▼

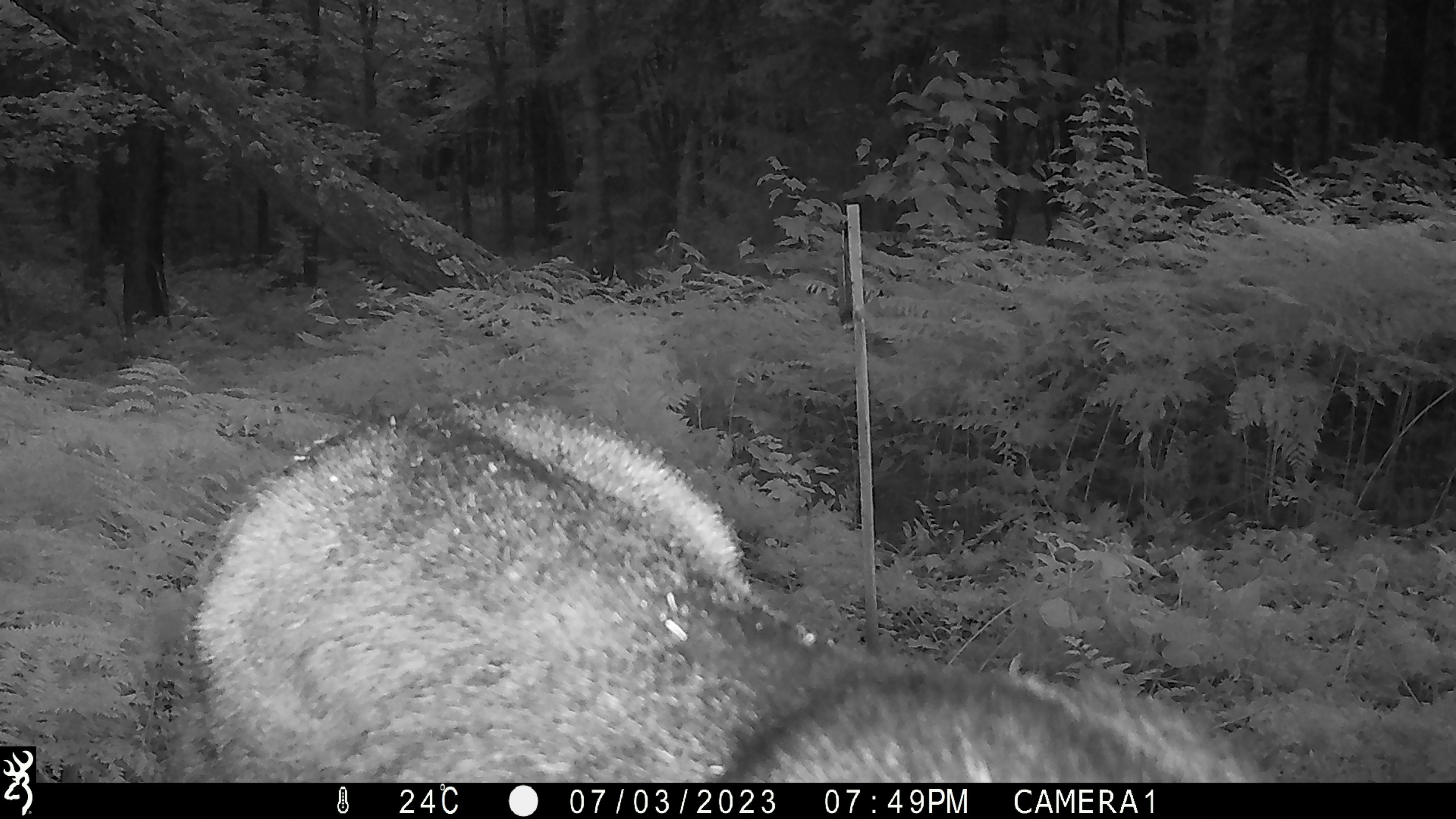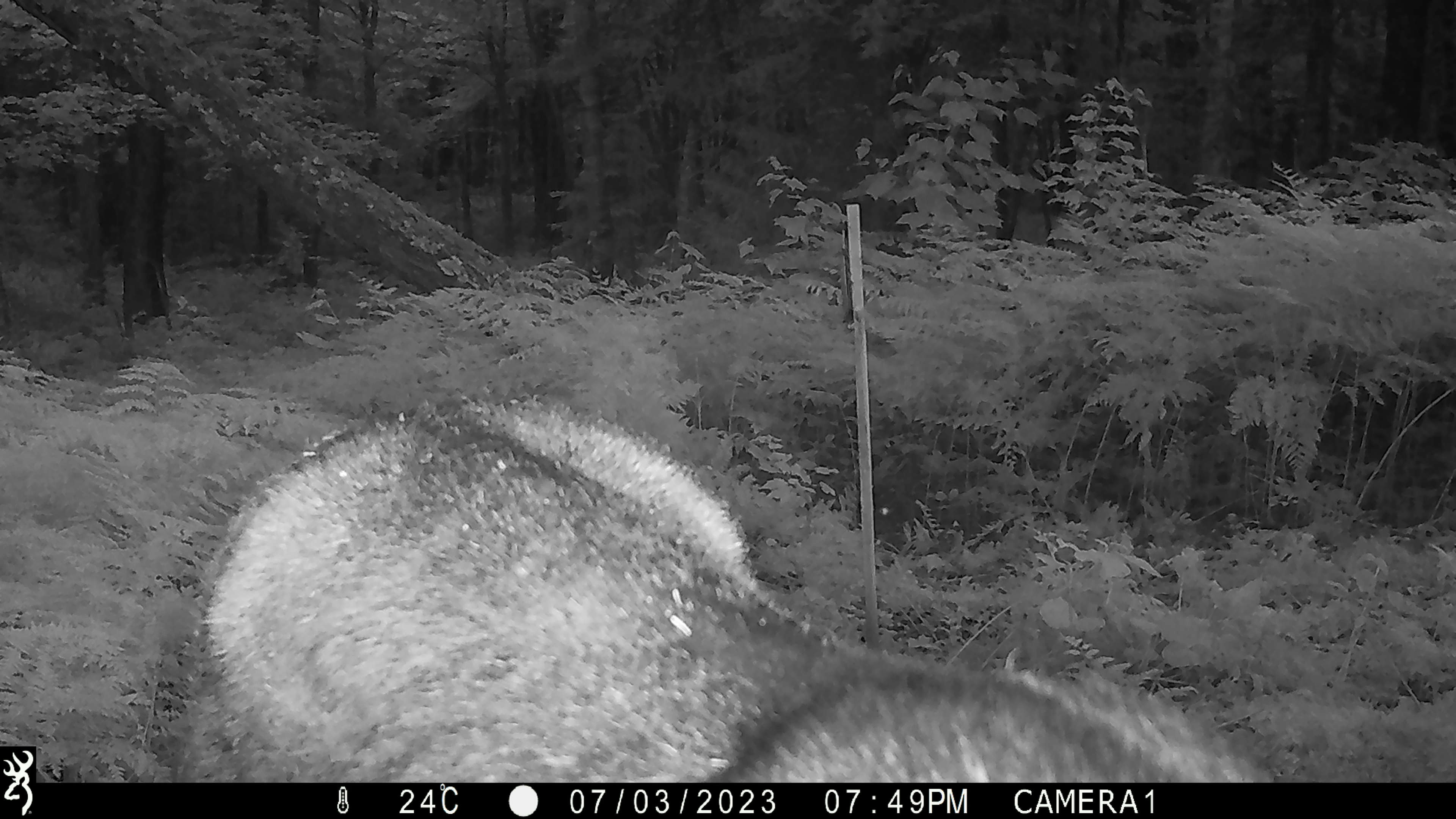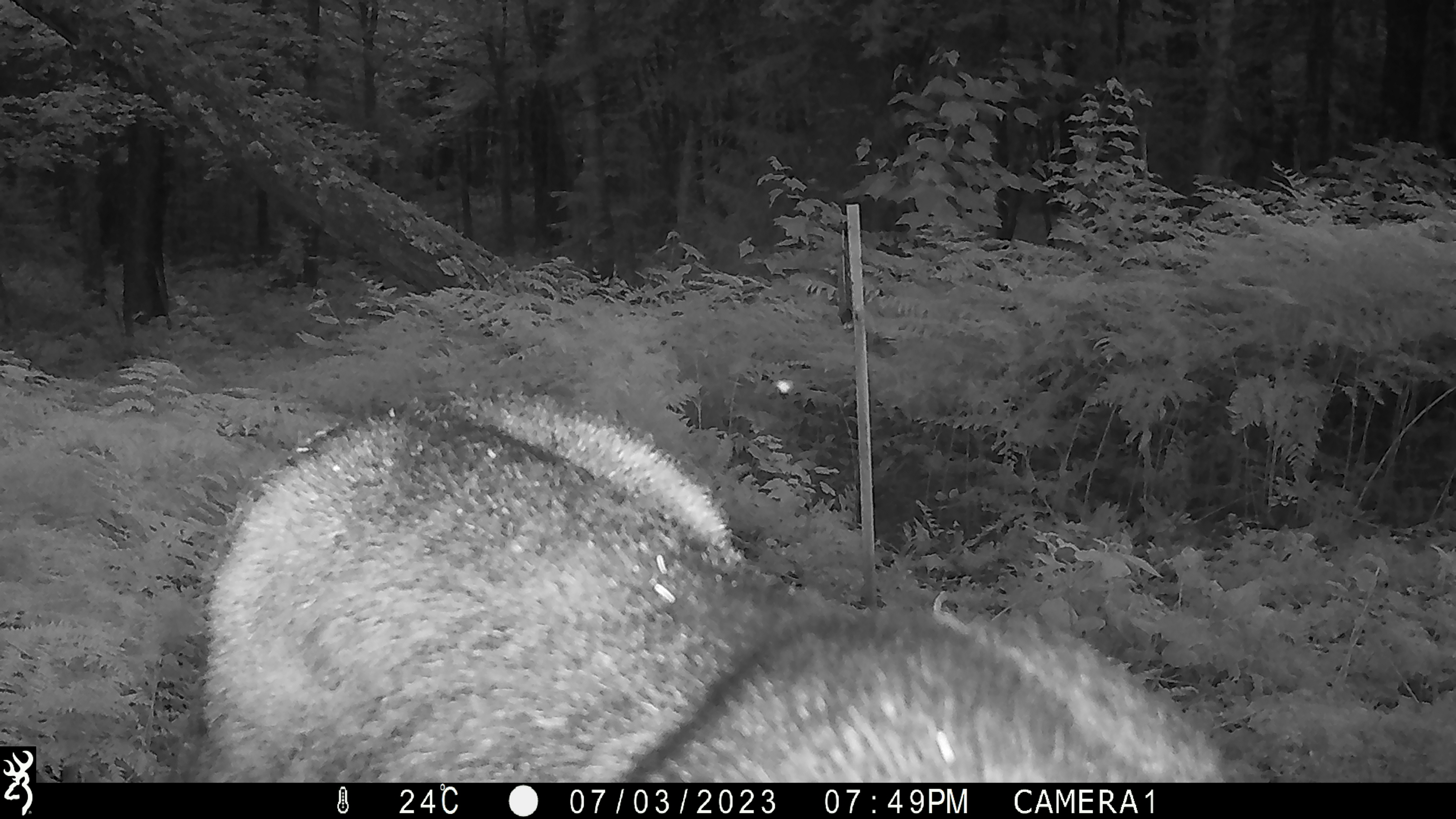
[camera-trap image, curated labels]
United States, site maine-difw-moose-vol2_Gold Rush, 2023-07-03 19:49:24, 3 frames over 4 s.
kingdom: Animalia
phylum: Chordata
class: Mammalia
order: Artiodactyla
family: Cervidae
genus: Alces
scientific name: Alces alces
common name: moose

▲

How to complete this task
Across the listing above, report every line where "moose" occurs.

Output for this task
United States, site maine-difw-moose-vol2_Gold Rush, 2023-07-03 19:49:24, 3 frames over 4 s.
common name: moose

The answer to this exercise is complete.